American crime procedural drama television series

The Calling is an American crime procedural drama television series created by David E. Kelley for Peacock. It is adapted from Dror Mishani's 2011 novel The Missing File. All eight episodes of the first season premiered on November 10, 2022.

==Premise==
Detective Avraham Avraham, a New York police detective and religious Jew, has a special knack for solving crimes.

==Characters==
- Jeff Wilbusch as Detective Avraham Avraham
- Juliana Canfield as Detective Janine Harris
- Karen Robinson as Captain Kathleen Davies
- Michael Mosley as Detective Earl Malzone
- Tony Curran as John Wentworth
- Noel Fisher as Zack Miller

==Episodes==

| No. | Title | Directed by | Written by | Original release date |
|---|---|---|---|---|
| 1 | "He's Gone" | Barry Levinson | David E. Kelley | November 10, 2022 |
| 2 | "The Knowing" | Barry Levinson | David E. Kelley | November 10, 2022 |
| 3 | "The Horror" | Ali Selim | David E. Kelley | November 10, 2022 |
| 4 | "The Break" | Martha Mitchell | David E. Kelley | November 10, 2022 |
| 5 | "Shomer" | Lisa Robinson | Jonathan Shapiro | November 10, 2022 |
| 6 | "The Pursuers" | Alonso Alvarez | Jason Horwitch | November 10, 2022 |
| 7 | "The Hand of Diligent" | Erin Feeley | Jonathan Shapiro | November 10, 2022 |
| 8 | "Blameless and Upright" | Michael Slovis | Jonathan Shapiro & Jason Horwitch | November 10, 2022 |

==Production==
In October 2021, it was announced that Peacock had given a straight to series order to The Missing from David E. Kelley based on Dror Mishani's novel The Missing File.

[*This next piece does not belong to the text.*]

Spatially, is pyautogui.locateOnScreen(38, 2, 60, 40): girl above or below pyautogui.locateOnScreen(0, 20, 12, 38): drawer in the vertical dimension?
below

The next month, it was announced that Jeff Wilbusch would play the lead character, Avraham Avraham.

== Reception ==
The review aggregator website Rotten Tomatoes reported a 25% approval rating with an average rating of 5.7/10, based on 12 critic reviews. The website's critics consensus reads, "Hollowing out an intriguing idea with simpleminded execution, this rote spiritual procedural goes to prove that some callings aren't worth answering." Metacritic, which uses a weighted average, assigned a score of 42 out of 100 based on 9 critics, indicating "mixed or average reviews".